> [What is expected] The data needs to be returned in full, exactly as it reads.
***** Records for processing *****
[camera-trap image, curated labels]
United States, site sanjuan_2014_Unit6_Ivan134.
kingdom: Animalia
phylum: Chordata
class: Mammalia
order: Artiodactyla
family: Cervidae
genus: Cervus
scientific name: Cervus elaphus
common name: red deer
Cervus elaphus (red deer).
*****
> [Reply to the exercise]
[camera-trap image, curated labels]
United States, site sanjuan_2014_Unit6_Ivan134.
kingdom: Animalia
phylum: Chordata
class: Mammalia
order: Artiodactyla
family: Cervidae
genus: Cervus
scientific name: Cervus elaphus
common name: red deer
Cervus elaphus (red deer).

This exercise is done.